In case the report disappears at some point, here is the complete text:
WESTHAMPTON, Mass. (WWLP) – Paul Lischetti’s corporation built Westhampton Woods senior housing; affordable income apartments for older people, renting for $600 to $700 per month. He said it is tough getting enough money from the state to build affordable housing, and that the problem is only going to get worse in the coming years.
“15 to 20 years from now, there will be a lot more older people and lower income older people as a percentage of the population,” Lischetti said.
Massachusetts Undersecretary of Housing Aaron Gorenstein assured 22News that his office is doing everything possible to help build affordable apartments like the ones at Westhampton Woods.
“It’s so much more cost effective to do that, than to place someone into a nursing home which is more costly, or even assisted living,” Gorenstein said.
Betty Ann Gould, who lives at Westhampton Woods, she agrees nursing homes can be pricy.
“They did a study: you can stay in a hotel and buy your meals and everything and it’ll be cheaper than staying at a nursing home,” Gould said.
Walter Kress found an apartment at Westhampton Woods after being on waiting list for years. He told 22News that he couldn’t afford any other apartment.
“It’s a thousand dollars and up. I mean who can afford that? I mean It’s affordable to whom? I guess that’s the question,” Kress said.

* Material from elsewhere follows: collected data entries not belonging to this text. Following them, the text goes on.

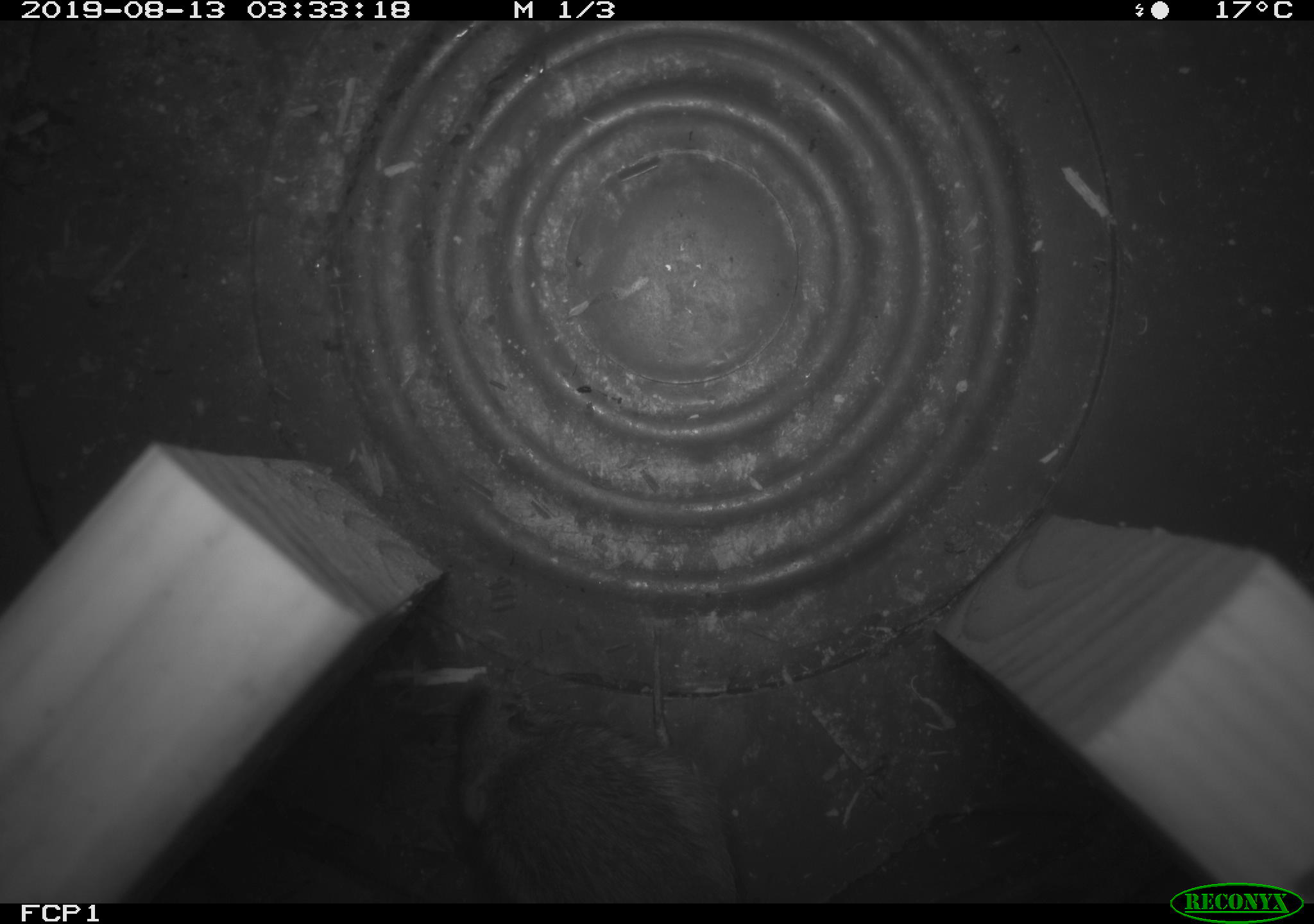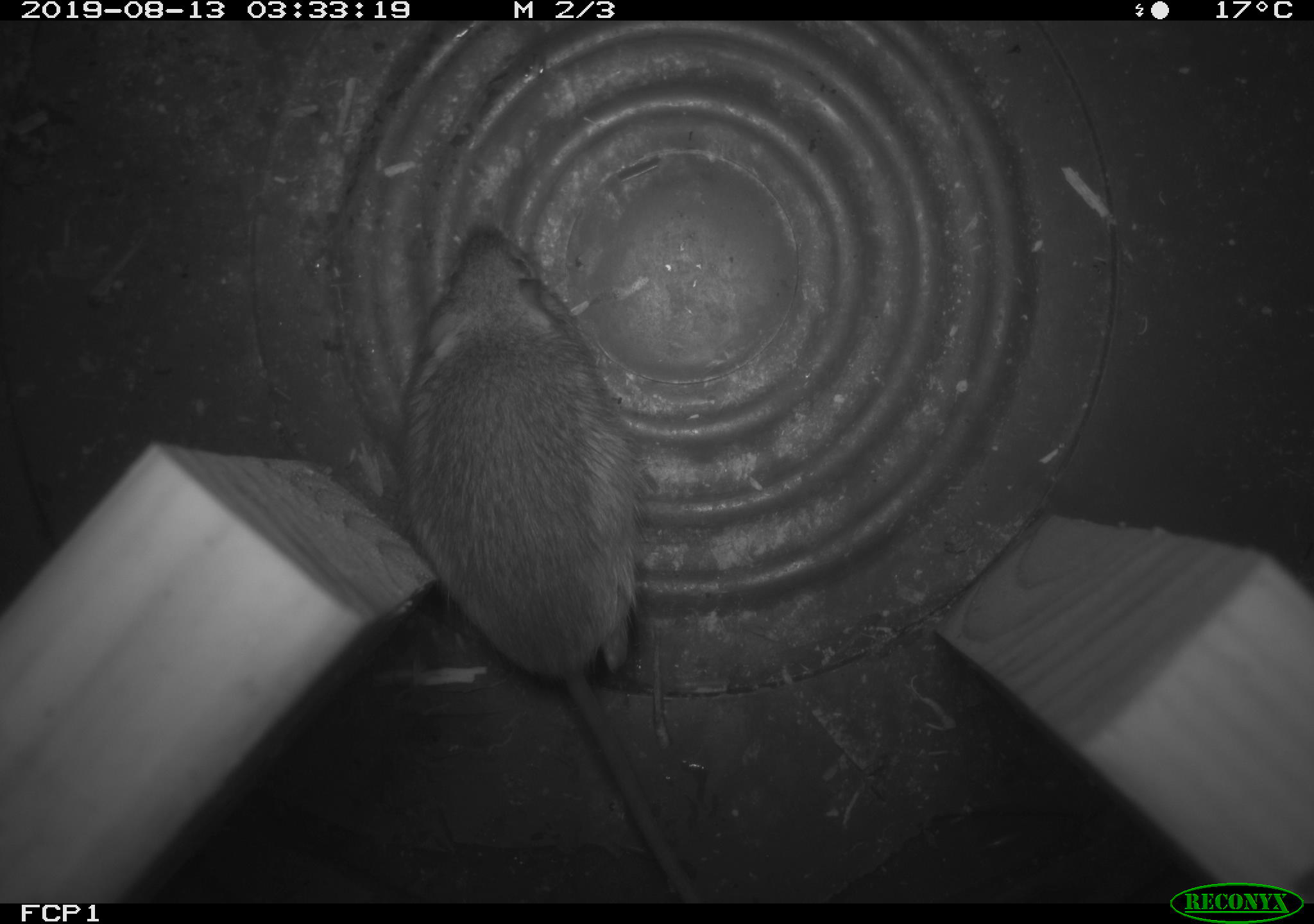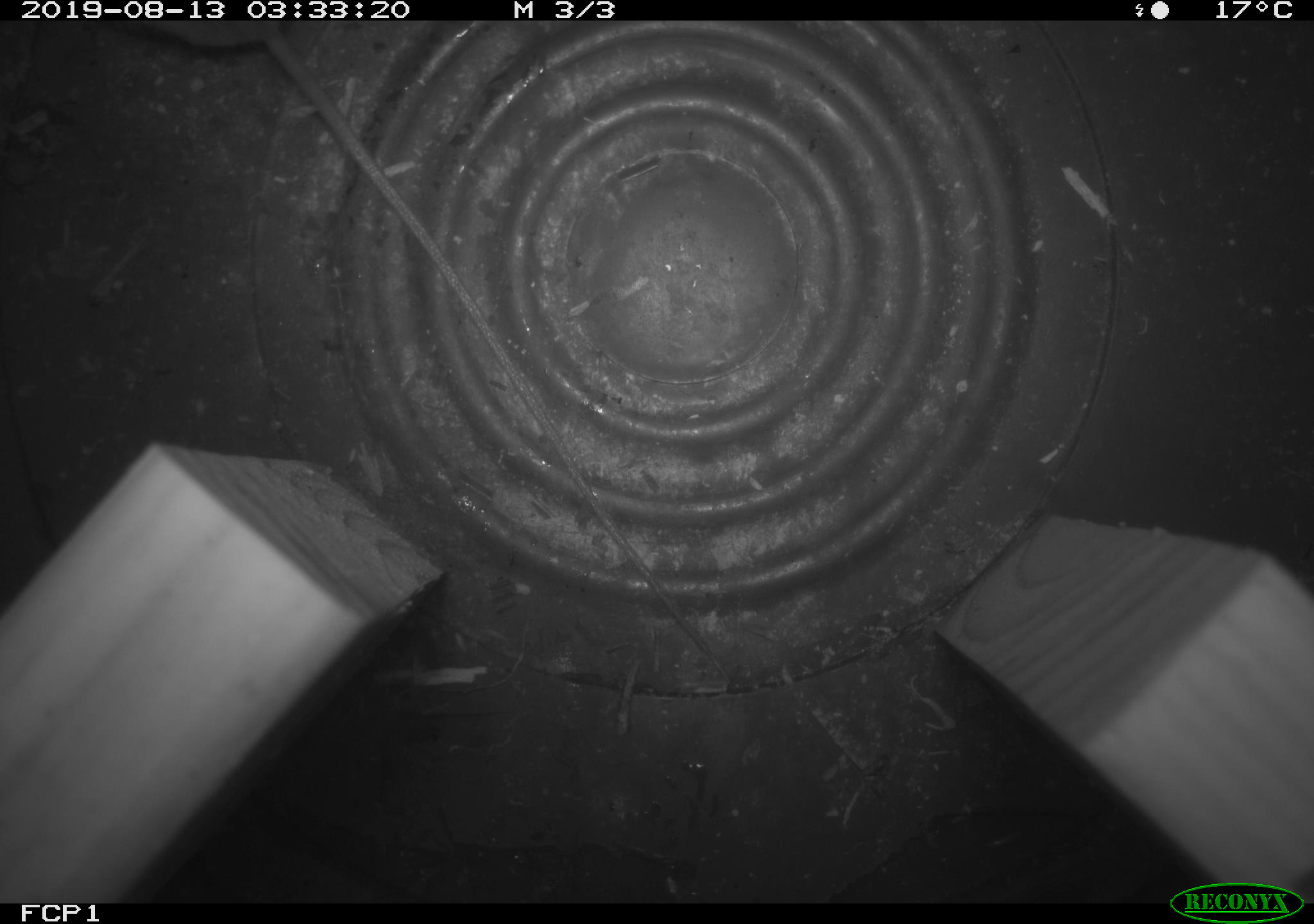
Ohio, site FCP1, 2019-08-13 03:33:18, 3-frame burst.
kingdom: Animalia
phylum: Chordata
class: Mammalia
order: Rodentia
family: Zapodidae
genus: Napaeozapus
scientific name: Napaeozapus insignis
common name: woodland jumping mouse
Woodland jumping mouse (Napaeozapus insignis).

Westhampton Woods’ Developer, Hilltown CDC, has a similar project in the works in the town of Goshen. They’re struggling to keep pace with the need.-
Here is a snapshot of one of the structures:
and an aerial view of the development:
It’s clear that the development is intended to be affordable and to contribute to the independence of its residents. The image presented by the buildings is clear. They are post war suburban homes on the Levittown model (albeit divided into multiple units) located deep in the New England woods far from the noise and commotion of the city. The average American’s blink response is probably that these units will allow the impoverished elderly a dignified way to live out their golden years in a peaceful, bucolic setting.

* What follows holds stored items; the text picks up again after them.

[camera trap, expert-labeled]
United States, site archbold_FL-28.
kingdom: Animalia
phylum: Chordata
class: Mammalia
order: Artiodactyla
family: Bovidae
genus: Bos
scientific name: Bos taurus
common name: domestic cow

On the other hand, this is the development’s Walkscore:
Another way of looking at this development is that it will obligate residents to either own a motor vehicle, at an average cost of at least $7,000 a year, or to find ways, far away from any transit, to get to health services and to have goods and services delivered. Beyond that, the lack of sidewalks even within the development itself forces one to ponder how these people will get any exercise at all. If an emergency occurs and first responders are unable to arrive for an extended period will this homogeneous group of the elderly poor have the resources, physical or mechanical, to do anything to help themselves? What was the cost to run water, sewer, electric, and phone services to these units? Is there any hope at all that the development will be self sustaining as far as road maintenance and maintenance of the aforementioned utilities is concerned? This will be financial catastrophe for the residents themselves and the town in which the development is located.

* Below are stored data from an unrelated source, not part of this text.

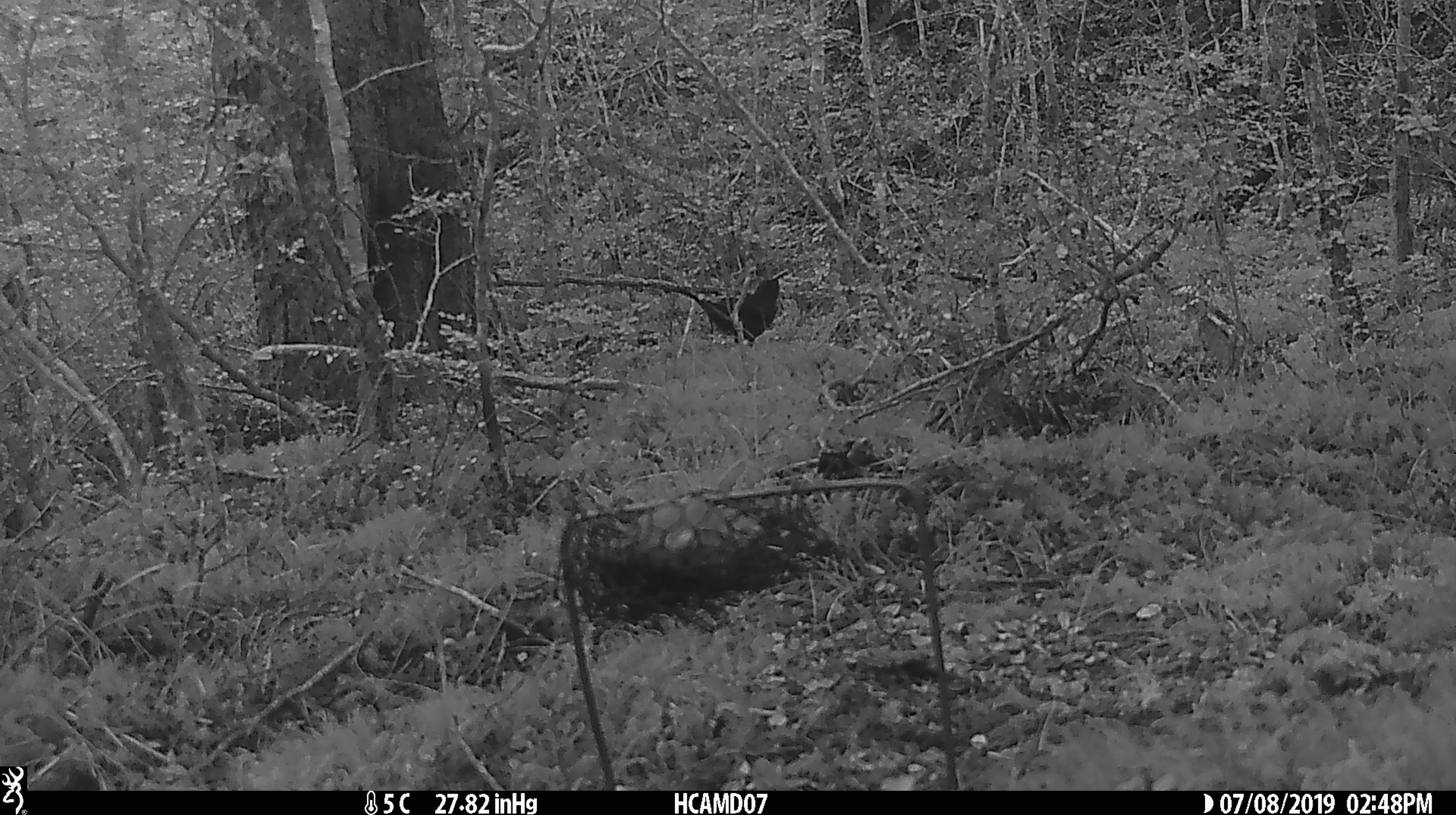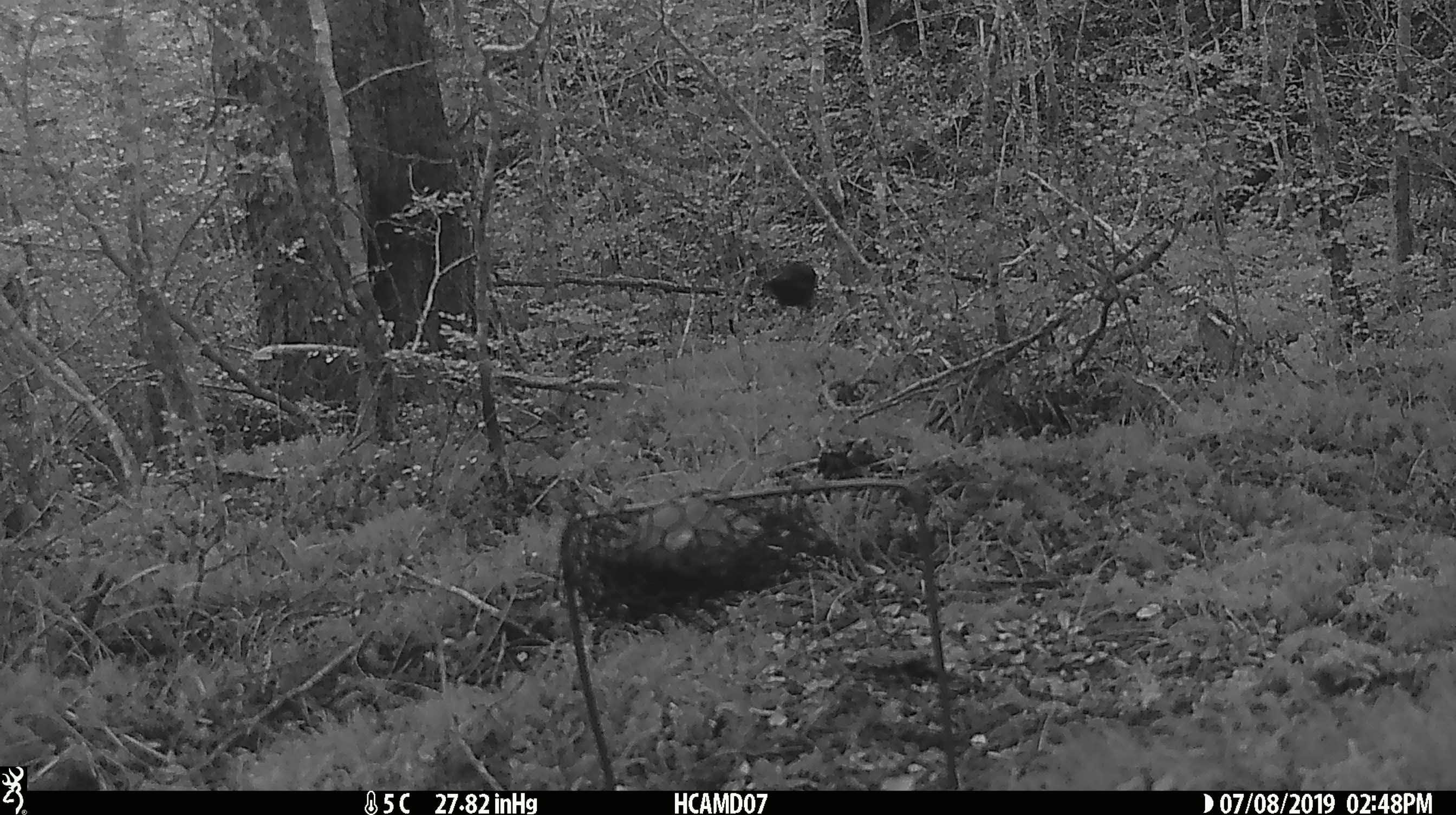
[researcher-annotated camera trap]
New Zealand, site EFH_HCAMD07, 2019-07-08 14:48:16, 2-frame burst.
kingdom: Animalia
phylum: Chordata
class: Aves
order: Passeriformes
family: Turdidae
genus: Turdus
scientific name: Turdus merula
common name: eurasian blackbird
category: blackbird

Compare that to this location as a place to be elderly and poor:
With a Walkscore of 97, a transit score of 60 and multiple options for health services this location provides options for the elderly who wish to remain active and engaged. On a daily basis they will interact with young and old alike, and they will be able to do so on their own without the expense of a car, or the need of reliance on transportation provided by others.
The state is obviously unable to see what a horrific idea it is to isolate the elderly in these cartoon country wastelands. I am one of the people who will become “elderly” in the next twenty years. I hope it will not be my fate to be cast adrift on one of these ice flows of ex-urban sprawl.